◆ **PROBLEM REQUIREMENTS**
Each line of the records must appear in your answer exactly, with no pictures.

*** EXCERPTED RECORDS ***

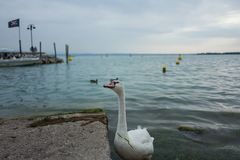 Swan in Sirmione. A swan in Sirmione, Italy Royalty Free Stock Photo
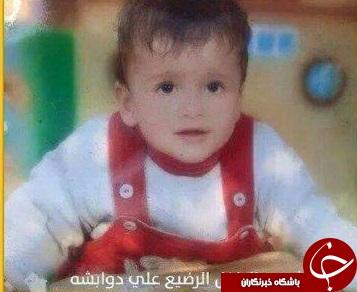 صهیونیستها متخصص در کودککشی / از عماد ۶ ماهه تا لیلی ۸ ماهه+ تصاویر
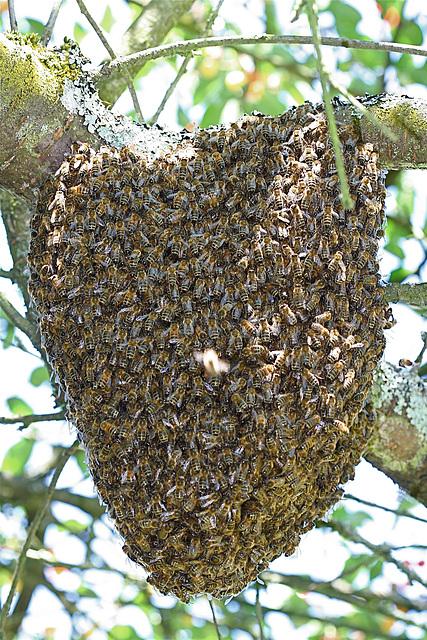 essaim d abeille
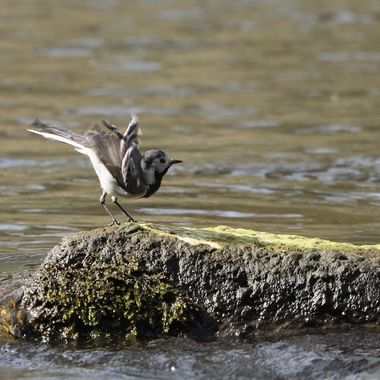 White wagtail (Motacilla alba)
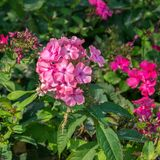 Macro cor-de-rosa do flox Flores de florescência cor-de-rosa do flox Fundo do verão imagem de stock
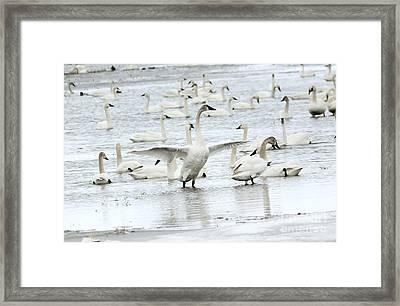 Graceful Framed Print by Lori Tordsen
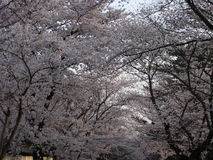 Sakura-Gasse Stockfoto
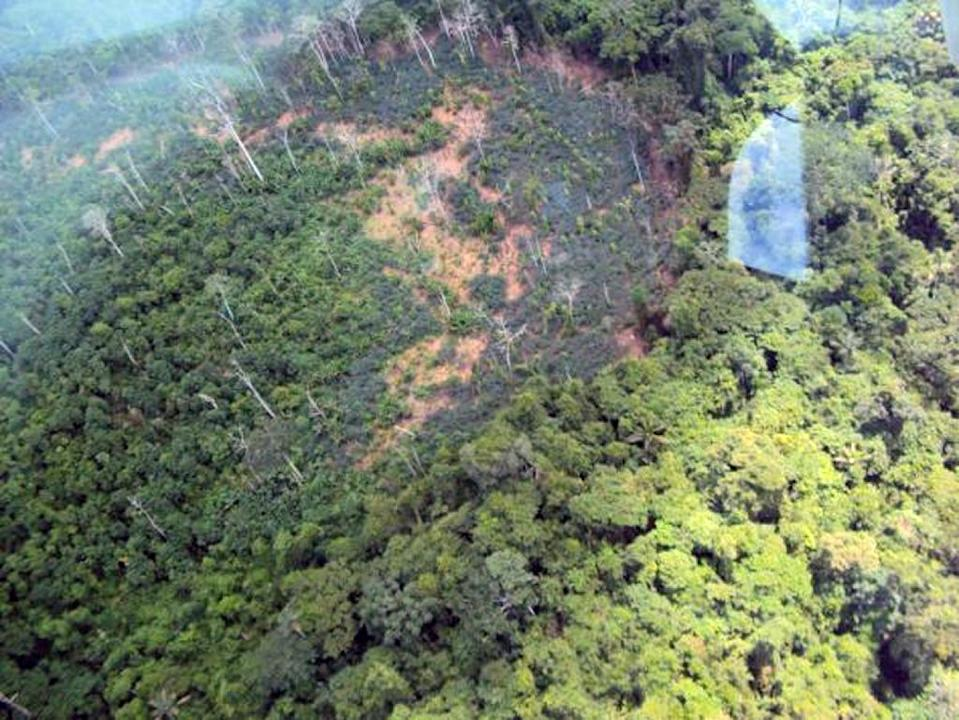 The killings of six illegal gold miners were carried out by the Yanomami tribe in the Amazonian state of Roraima on the frontier with Venezuela (AFP Photo/Morsaniel Iramari)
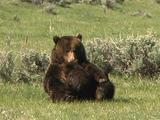 Grizzly Bear Nurses (Ursus Arctos) With Cub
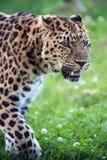 Leopardo dell'Amur Immagini Stock Libere da Diritti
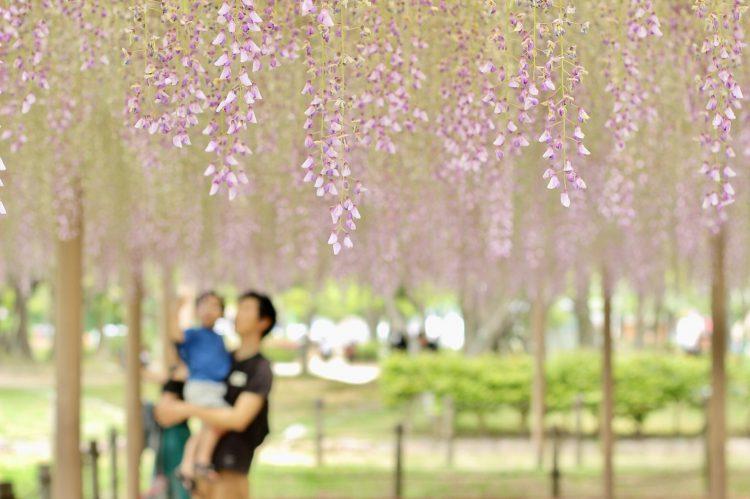 天王川公園の藤棚04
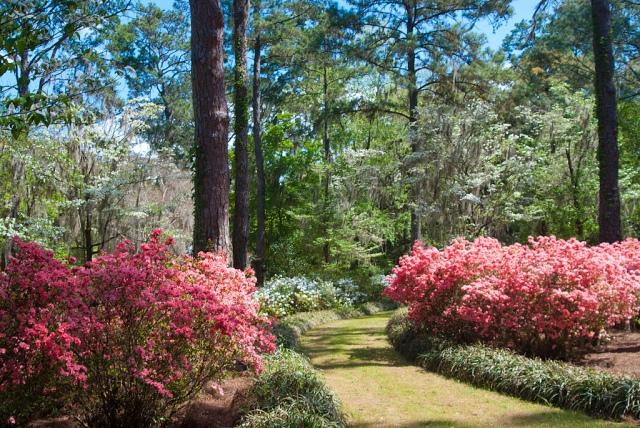 FLORIDATRAVELER Alfred-B-MacLay-Gardens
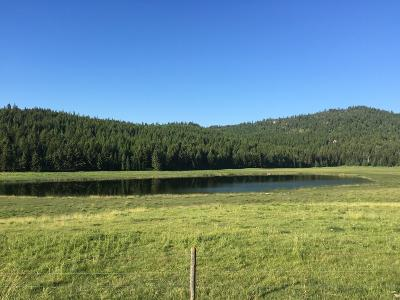 Flathead County Residential Lots & Land For Sale: Nkn Danielson Road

*** End of EXCERPTED RECORDS ***

◆ **SOLUTION**
 Swan in Sirmione. A swan in Sirmione, Italy Royalty Free Stock Photo
 صهیونیستها متخصص در کودککشی / از عماد ۶ ماهه تا لیلی ۸ ماهه+ تصاویر
 essaim d abeille
 White wagtail (Motacilla alba)
 Macro cor-de-rosa do flox Flores de florescência cor-de-rosa do flox Fundo do verão imagem de stock
 Graceful Framed Print by Lori Tordsen
 Sakura-Gasse Stockfoto
 The killings of six illegal gold miners were carried out by the Yanomami tribe in the Amazonian state of Roraima on the frontier with Venezuela (AFP Photo/Morsaniel Iramari)
 Grizzly Bear Nurses (Ursus Arctos) With Cub
 Leopardo dell'Amur Immagini Stock Libere da Diritti
 天王川公園の藤棚04
 FLORIDATRAVELER Alfred-B-MacLay-Gardens
 Flathead County Residential Lots & Land For Sale: Nkn Danielson Road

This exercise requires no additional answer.